##### Text section #####

Will do that with glosso, maybe thats the good idea.

I thought co2 is on the good level as it is all around the tank, Im just waiting for drop checker so I will be able to control co2.

I thought that EI all in one mix together with traces will do very well, I was adding as on the instructions but it looks from your advice that it is better to make own one or just add dry salts. 

Im lucky there is ukaps forum


----------



## Bobtastic (24 May 2011)

I can't tell from your picture what your distribution method is? What filter are you using? Is it from a stray bar or other? Do you have any additional power heads or pumps? Flow is key for most planted tanks, be that flow of Co2 or ferts.


----------



## dawidmNS (24 May 2011)

Ive got stray bar on the left top of the tank, the water is going like in a cricle from top to the bottom.  Like on the picture:








My filter is ehem 2217 so should be strong enough. There are no others pumps etc in the tank as I think flow is quite good now all plants are moving and I can see co2 boobles everywhere.


----------



## CeeJay (24 May 2011)

Hi Dawid

I would be inclined to run the spraybar, full width, across the back of the tank facing forward.
You will have more chance of getting the CO2 to the bottom of the tank. 
In your current configuration, the flow will have lost most of it's velocity by the time it reaches the glass on the right hand side.
Your current filter is only rated at 1000lph, and that would be without media   
This will not be good enough for the Rio 180, you need to get some more flow going on, whether you use an additional filter or powerheads is up to you.
To give you some idea, on my Rio 180 I'm running a 1200lph filter with a 700lph filter and a powerhead rated at 1500lph.

##### Provided records #####

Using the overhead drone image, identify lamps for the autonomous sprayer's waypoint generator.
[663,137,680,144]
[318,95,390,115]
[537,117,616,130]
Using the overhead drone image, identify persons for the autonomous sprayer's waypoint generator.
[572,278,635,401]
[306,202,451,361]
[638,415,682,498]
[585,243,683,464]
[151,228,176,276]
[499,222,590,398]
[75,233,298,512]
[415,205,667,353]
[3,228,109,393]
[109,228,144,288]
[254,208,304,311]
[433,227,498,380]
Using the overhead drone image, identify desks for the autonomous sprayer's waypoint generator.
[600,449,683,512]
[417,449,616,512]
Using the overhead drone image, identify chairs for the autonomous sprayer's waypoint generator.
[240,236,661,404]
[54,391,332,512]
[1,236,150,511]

#####

- Exercise requirements -
1. In the aquarium forum thread, rewrite the paragraph beginning "My filter is ehem 2217" as a short list that keeps its main facts.
2. Pick up the aquarium forum thread after its last sentence and carry it on.

- Results of the exercise -
1.
- The filter is an ehem 2217, which the writer thinks should be strong enough.
- There are no other pumps in the tank.
- The writer thinks the flow is quite good now.
- All the plants are moving.
- CO2 bubbles can be seen everywhere.

2.
I started this tank with the 2 filters only, but due to plant mass increasing, they were just not cutting it. My problems disappeared when I added the powerhead


----------



## dawidmNS (25 May 2011)

Hi

I looked on your journal and I feel jelous!
Im not sure if my spray bar will be long enough as it is just normal size about 20cm?

The flow in the bottom is quite good as all blyxa are moving like in windy day  But I was looking also for some powerheads at ebay and the prices are not bad. So for how many lph should I increase? 1x1500lph? or more? Would you recommend any specific one?

Thank you for all your help 


PS 1 more question, once I will replace my spraybar at the back where should I place CO2 diffussor? Right in the middle under the spray bar?


----------



## Bobtastic (25 May 2011)

I think there are a couple of options on extending or even replacing your existing spray bar. The easiest is to buy an extension piece for you existing spray bar, it is basically the same as the bar you have but is open at the end. You would then use a length (x) of standard Eheim hose to connect the two bars together.

Another option is to buy the Eheim Installation Set 2, this will give you a longer spray bar in a gray colour. There are also Extension Kits (2) to make this even longer. I believe the you can also use the Fluval brand spray bar too.

The final option (that springs to mind) is to DIY bend a length of clear acrylic tube. This way you can make a spray bar that is customised to your personal style, tank length and is not the glaring Eheim green that can be distracting.

You are wanting (if you subscript to the belief) to have 10x your tanks total liter-age per hour. So that can either be done with additional filters or power heads. I think power heads are pretty standard, but Hydor's Korillia are popular.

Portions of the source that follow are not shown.